From mainstream parties, at best, we hear the call for flexible working hours, we hear about tax credits for child care (which assumes that you make enough money to pay tax) and subsidised child care for those earning lower wages.
It is always assumed that addressing child care provision is the way to address this issue. Somehow, women’s general caring responsibilities, of our children, our sick family members, disabled people that are family members, our extended families, our parents, our spouses, are not addressed.
If we want to address job segregation, get women into the labour force, address unpaid labour at home, the wage-gap between men and women, we need more! We need socialisation of care … we need all care to be covered; we need job creation in the traditional areas of women’s caring responsibilities.
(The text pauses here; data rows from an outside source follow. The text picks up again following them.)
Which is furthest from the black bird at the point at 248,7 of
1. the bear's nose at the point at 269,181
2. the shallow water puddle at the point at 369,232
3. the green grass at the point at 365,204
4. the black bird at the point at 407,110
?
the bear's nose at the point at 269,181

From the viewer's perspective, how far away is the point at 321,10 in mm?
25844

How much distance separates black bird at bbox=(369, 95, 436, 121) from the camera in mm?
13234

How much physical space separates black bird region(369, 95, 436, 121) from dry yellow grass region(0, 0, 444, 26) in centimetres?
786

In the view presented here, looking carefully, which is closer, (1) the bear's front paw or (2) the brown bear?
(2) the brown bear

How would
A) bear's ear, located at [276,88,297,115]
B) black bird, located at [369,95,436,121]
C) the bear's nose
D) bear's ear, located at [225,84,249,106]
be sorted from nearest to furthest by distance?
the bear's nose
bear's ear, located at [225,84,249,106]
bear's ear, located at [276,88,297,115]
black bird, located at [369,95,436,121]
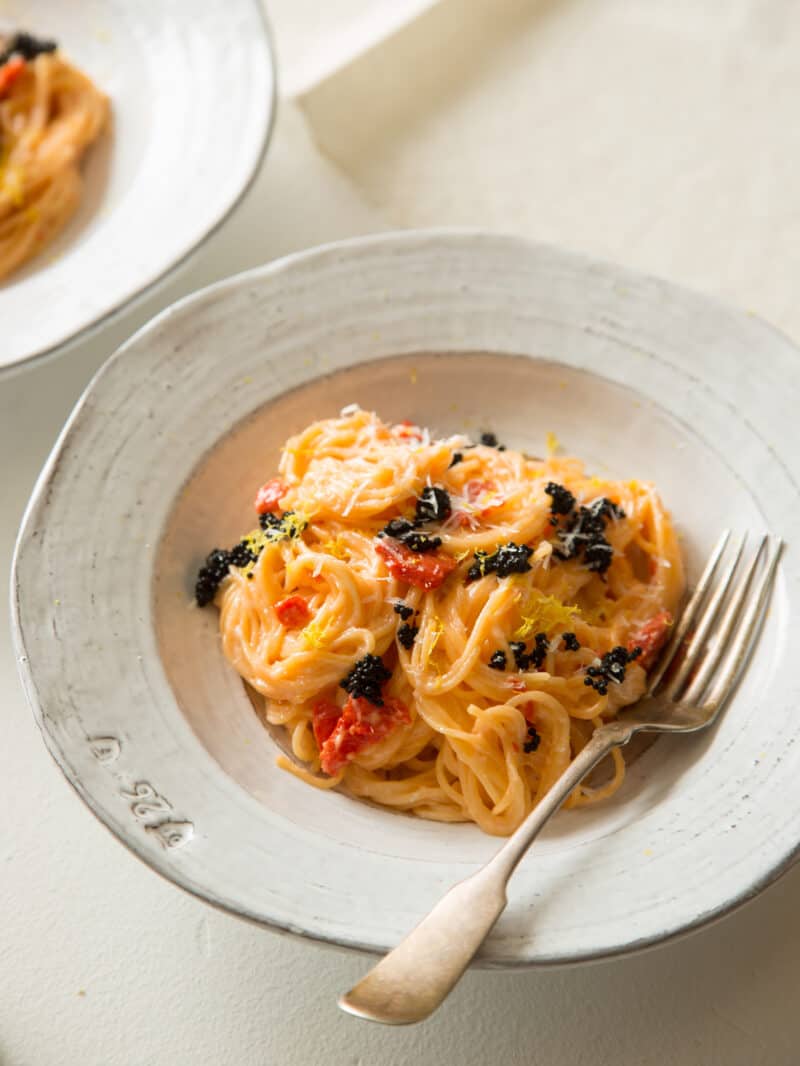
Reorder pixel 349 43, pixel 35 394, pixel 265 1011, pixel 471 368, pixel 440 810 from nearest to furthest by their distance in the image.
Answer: pixel 265 1011 < pixel 440 810 < pixel 471 368 < pixel 35 394 < pixel 349 43

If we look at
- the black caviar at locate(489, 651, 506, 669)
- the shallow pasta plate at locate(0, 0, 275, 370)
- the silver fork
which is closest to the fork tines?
the silver fork

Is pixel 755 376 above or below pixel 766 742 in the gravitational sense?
above

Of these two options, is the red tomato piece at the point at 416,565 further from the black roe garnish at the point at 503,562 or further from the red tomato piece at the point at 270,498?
the red tomato piece at the point at 270,498

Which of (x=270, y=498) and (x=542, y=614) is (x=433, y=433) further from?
(x=542, y=614)

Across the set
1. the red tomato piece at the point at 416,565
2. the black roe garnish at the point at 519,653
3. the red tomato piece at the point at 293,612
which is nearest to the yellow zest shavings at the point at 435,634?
the red tomato piece at the point at 416,565

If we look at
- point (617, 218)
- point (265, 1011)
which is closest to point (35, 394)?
point (265, 1011)

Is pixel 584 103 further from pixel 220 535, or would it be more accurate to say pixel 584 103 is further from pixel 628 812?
pixel 628 812

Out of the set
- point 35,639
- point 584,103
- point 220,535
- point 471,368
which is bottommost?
point 35,639
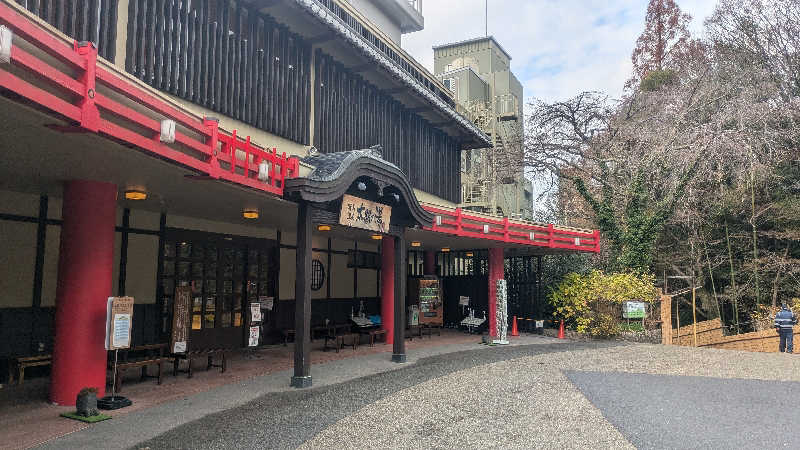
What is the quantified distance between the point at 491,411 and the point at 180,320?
6.55m

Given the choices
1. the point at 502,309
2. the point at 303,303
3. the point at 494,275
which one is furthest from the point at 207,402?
the point at 494,275

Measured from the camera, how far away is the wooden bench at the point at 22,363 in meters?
8.45

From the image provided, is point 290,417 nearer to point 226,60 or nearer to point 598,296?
point 226,60

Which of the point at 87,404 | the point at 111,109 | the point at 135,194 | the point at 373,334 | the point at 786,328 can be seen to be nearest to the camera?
the point at 111,109

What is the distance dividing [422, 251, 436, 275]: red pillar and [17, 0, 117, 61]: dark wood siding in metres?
13.5

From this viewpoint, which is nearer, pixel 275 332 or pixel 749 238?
pixel 275 332

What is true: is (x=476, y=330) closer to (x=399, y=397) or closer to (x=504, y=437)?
(x=399, y=397)

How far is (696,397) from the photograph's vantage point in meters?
8.84

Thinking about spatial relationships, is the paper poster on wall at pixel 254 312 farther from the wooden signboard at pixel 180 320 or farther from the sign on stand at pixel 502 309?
the sign on stand at pixel 502 309

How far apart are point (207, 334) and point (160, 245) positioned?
2.59 m

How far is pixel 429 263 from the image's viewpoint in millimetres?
20062

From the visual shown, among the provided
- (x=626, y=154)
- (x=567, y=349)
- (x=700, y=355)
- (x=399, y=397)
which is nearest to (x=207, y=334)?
(x=399, y=397)

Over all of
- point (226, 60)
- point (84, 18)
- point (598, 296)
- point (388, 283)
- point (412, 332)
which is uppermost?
point (226, 60)

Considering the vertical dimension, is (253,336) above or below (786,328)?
above
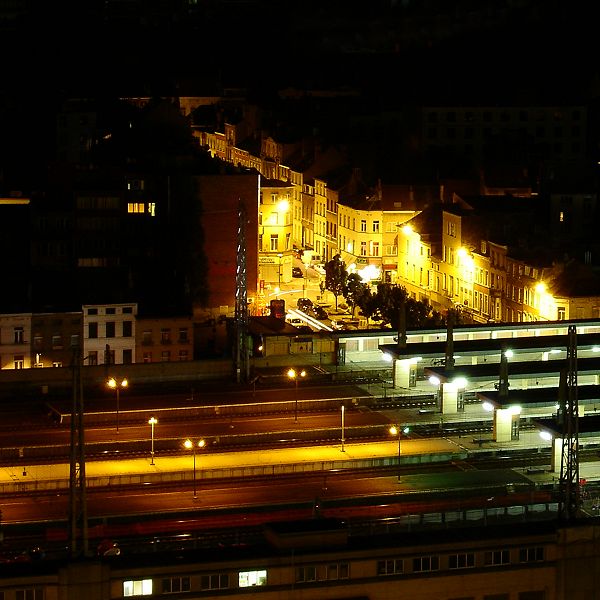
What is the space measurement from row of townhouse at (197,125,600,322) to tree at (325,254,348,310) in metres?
1.71

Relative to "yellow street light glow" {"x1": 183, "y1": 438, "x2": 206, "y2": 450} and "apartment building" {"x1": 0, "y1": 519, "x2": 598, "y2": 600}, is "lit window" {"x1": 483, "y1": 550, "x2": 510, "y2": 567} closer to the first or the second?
"apartment building" {"x1": 0, "y1": 519, "x2": 598, "y2": 600}

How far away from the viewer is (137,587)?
75.7 feet

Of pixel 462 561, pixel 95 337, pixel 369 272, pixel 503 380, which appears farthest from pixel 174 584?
pixel 369 272

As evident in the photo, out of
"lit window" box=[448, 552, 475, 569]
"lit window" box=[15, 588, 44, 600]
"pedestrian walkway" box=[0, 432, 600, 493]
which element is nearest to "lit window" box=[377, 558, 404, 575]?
"lit window" box=[448, 552, 475, 569]

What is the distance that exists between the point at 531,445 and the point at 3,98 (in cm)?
5087

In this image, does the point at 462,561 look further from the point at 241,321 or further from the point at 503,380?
the point at 241,321

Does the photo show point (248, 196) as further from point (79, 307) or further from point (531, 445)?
point (531, 445)

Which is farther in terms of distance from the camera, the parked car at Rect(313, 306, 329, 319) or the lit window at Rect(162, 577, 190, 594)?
the parked car at Rect(313, 306, 329, 319)

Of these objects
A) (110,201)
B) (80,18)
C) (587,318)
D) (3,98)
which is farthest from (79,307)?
(80,18)

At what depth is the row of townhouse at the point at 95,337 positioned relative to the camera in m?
42.8

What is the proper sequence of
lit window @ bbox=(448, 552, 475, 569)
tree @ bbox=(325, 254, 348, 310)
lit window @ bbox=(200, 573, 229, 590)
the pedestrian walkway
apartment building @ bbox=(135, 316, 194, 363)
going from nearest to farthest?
lit window @ bbox=(200, 573, 229, 590) < lit window @ bbox=(448, 552, 475, 569) < the pedestrian walkway < apartment building @ bbox=(135, 316, 194, 363) < tree @ bbox=(325, 254, 348, 310)

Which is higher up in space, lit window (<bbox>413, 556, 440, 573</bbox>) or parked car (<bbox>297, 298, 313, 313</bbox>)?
parked car (<bbox>297, 298, 313, 313</bbox>)

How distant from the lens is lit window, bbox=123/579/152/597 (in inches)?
907

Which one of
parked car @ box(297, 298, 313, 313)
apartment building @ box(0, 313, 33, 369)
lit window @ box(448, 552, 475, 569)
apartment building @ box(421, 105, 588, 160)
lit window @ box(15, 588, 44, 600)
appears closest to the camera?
lit window @ box(15, 588, 44, 600)
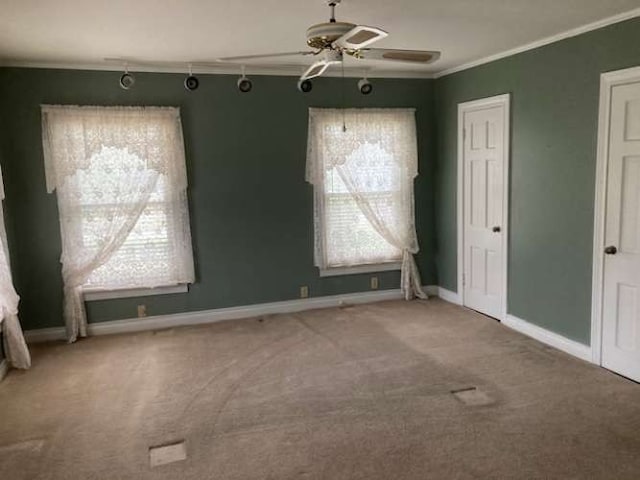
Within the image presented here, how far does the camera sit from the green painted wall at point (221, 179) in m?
4.49

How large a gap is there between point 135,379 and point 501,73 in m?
4.00

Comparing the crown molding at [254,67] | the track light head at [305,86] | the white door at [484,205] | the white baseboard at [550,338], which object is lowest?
the white baseboard at [550,338]

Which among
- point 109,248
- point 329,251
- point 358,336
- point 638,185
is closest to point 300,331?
point 358,336

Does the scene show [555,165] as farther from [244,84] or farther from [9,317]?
[9,317]

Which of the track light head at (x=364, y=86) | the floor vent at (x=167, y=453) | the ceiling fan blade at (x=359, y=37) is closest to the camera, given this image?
the ceiling fan blade at (x=359, y=37)

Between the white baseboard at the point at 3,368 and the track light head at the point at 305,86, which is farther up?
the track light head at the point at 305,86

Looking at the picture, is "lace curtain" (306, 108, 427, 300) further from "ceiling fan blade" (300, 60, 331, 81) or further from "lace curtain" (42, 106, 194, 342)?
"ceiling fan blade" (300, 60, 331, 81)

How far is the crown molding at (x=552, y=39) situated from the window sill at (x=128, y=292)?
3488 mm

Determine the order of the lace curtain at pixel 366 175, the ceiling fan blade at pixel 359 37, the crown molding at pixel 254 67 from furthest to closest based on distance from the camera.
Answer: the lace curtain at pixel 366 175, the crown molding at pixel 254 67, the ceiling fan blade at pixel 359 37

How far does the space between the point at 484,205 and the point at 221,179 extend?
257cm

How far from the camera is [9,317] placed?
12.9ft

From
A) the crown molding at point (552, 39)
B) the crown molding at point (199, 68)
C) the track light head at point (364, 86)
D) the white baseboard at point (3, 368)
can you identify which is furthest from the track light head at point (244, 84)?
the white baseboard at point (3, 368)

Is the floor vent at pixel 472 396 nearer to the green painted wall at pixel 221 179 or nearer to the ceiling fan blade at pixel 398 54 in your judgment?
the ceiling fan blade at pixel 398 54

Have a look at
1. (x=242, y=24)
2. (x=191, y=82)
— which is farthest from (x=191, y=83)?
(x=242, y=24)
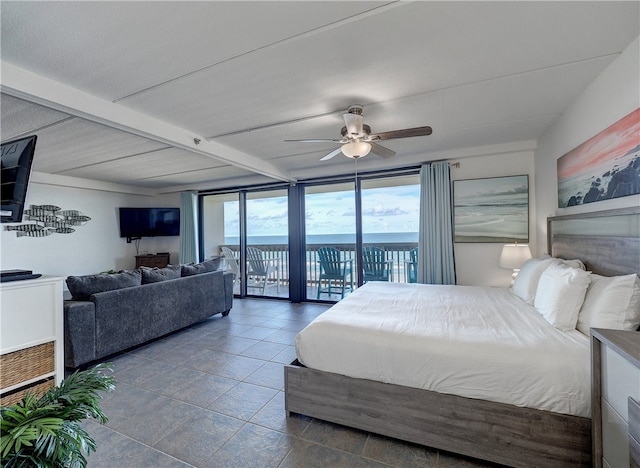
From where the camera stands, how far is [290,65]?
188 centimetres

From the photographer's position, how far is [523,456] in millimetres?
1463

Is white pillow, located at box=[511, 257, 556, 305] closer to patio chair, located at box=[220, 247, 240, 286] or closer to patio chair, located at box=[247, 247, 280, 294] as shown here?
patio chair, located at box=[247, 247, 280, 294]

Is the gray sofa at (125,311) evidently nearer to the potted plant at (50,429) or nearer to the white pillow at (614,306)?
the potted plant at (50,429)

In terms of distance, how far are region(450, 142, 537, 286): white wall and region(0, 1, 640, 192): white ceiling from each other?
516 millimetres

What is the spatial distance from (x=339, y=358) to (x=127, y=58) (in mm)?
2358

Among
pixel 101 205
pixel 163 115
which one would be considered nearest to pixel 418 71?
pixel 163 115

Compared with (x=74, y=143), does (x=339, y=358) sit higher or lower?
lower

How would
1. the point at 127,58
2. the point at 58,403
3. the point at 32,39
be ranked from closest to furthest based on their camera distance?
the point at 58,403 → the point at 32,39 → the point at 127,58

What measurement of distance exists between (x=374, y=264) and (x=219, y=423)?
10.8 ft

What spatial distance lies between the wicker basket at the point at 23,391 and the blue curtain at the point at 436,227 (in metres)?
3.92

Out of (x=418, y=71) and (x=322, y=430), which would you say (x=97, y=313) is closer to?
(x=322, y=430)

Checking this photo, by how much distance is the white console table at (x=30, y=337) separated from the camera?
1635 millimetres

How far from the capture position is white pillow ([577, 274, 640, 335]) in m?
1.46

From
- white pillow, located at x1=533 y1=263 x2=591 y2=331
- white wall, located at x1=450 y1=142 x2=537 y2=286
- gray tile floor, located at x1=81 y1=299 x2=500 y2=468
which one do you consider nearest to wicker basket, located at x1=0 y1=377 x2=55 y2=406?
gray tile floor, located at x1=81 y1=299 x2=500 y2=468
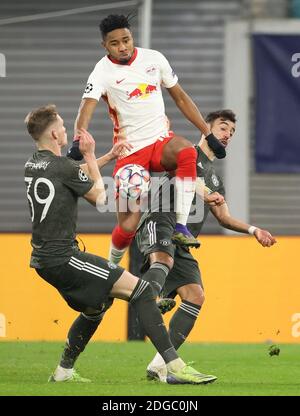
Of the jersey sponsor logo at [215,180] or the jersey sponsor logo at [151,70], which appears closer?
the jersey sponsor logo at [151,70]

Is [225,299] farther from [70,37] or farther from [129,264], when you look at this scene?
[70,37]

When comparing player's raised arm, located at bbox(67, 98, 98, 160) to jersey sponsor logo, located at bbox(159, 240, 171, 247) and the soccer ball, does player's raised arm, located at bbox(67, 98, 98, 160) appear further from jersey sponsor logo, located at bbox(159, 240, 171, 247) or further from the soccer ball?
jersey sponsor logo, located at bbox(159, 240, 171, 247)

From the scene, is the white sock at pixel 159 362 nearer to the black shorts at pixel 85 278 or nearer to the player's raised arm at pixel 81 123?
the black shorts at pixel 85 278

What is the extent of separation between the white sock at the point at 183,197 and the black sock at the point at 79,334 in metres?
0.90

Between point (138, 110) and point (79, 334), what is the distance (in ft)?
5.32

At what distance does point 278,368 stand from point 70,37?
8.52 metres

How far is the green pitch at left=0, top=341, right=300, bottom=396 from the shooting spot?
7.91 m

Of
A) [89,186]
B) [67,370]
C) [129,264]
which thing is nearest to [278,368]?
[67,370]

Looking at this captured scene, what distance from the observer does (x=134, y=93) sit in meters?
8.83

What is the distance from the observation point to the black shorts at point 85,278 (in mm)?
7906

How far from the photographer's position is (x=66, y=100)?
17.3 m

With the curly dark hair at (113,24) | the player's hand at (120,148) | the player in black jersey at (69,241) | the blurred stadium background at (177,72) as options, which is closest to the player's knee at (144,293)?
the player in black jersey at (69,241)

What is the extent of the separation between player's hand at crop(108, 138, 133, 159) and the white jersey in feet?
0.11

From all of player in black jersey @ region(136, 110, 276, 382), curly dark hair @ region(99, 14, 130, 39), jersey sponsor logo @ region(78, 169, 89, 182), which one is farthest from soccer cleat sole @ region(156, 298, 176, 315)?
curly dark hair @ region(99, 14, 130, 39)
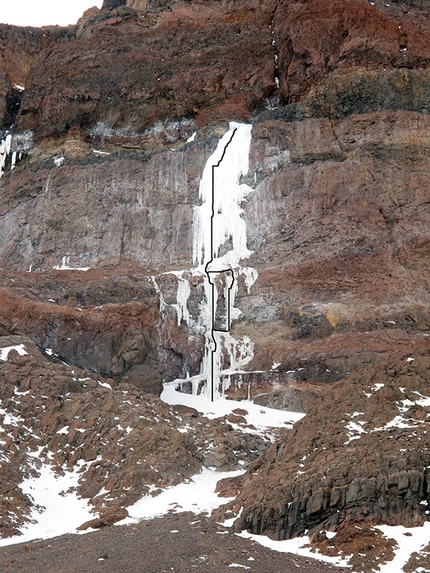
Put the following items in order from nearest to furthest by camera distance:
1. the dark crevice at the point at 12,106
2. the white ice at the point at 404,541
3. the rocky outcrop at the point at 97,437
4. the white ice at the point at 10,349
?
the white ice at the point at 404,541 → the rocky outcrop at the point at 97,437 → the white ice at the point at 10,349 → the dark crevice at the point at 12,106

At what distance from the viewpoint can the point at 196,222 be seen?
41.3 m

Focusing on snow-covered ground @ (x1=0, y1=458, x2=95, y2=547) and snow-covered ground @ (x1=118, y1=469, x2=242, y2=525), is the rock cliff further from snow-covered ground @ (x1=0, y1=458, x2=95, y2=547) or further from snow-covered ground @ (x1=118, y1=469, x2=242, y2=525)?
snow-covered ground @ (x1=0, y1=458, x2=95, y2=547)

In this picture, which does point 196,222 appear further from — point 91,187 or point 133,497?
point 133,497

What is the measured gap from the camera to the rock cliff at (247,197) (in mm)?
31984

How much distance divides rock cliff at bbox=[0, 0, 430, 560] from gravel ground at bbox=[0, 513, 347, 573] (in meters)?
3.38

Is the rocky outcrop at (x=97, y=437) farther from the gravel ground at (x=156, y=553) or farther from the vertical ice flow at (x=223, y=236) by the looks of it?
the vertical ice flow at (x=223, y=236)

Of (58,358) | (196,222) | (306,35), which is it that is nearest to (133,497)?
(58,358)

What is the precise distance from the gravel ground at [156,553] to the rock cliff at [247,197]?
3.38 metres

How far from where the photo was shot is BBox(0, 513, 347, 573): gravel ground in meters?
14.2

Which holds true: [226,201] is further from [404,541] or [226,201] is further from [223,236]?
[404,541]

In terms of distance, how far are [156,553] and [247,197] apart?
27930 millimetres

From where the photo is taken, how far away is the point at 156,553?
1514 cm

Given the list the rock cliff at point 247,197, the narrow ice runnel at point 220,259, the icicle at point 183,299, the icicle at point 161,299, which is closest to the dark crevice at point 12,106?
the rock cliff at point 247,197

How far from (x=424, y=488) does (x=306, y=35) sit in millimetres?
33564
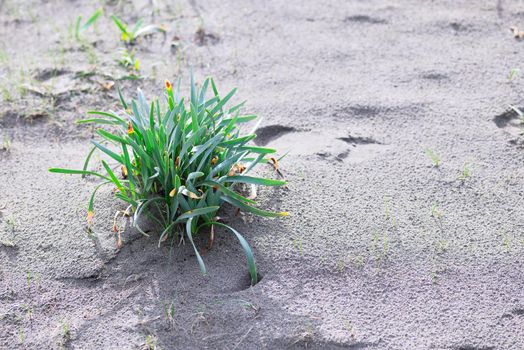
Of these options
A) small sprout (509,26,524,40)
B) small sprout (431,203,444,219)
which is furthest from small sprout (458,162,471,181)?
small sprout (509,26,524,40)

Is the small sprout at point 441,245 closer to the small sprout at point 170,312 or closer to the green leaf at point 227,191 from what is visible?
the green leaf at point 227,191

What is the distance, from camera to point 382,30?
3789 mm

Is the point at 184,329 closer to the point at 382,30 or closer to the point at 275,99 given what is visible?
the point at 275,99

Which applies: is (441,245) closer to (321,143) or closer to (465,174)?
(465,174)

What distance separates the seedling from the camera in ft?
9.50

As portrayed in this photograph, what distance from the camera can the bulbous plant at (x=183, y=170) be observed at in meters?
2.43

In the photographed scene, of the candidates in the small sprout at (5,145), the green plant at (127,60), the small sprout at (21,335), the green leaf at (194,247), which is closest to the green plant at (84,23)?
the green plant at (127,60)

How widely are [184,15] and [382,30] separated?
3.65ft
This will free women to enter the labour market rather than provide unpaid labour at home.
This needs to be done in the public sector and/or with start-up funds from the public sector to set up cooperatives under workers’ control. In the public sector, with unions and the ability to bargain collectively, we can start to close the gap between provision of use values (what society needs) and exchange values (what capitalists will pay) to provide for the needs of society rather than line the pockets of the ruling class. These jobs will no longer leave women’s labour in a segregated market; men will do them as well. It is a transformative step in addressing the reasons for women’s inequality; actually ending inequality in wages, job segregation, and unpaid labour at home and hence in undermining the power of patriarchy that has kept us as second-class citizens.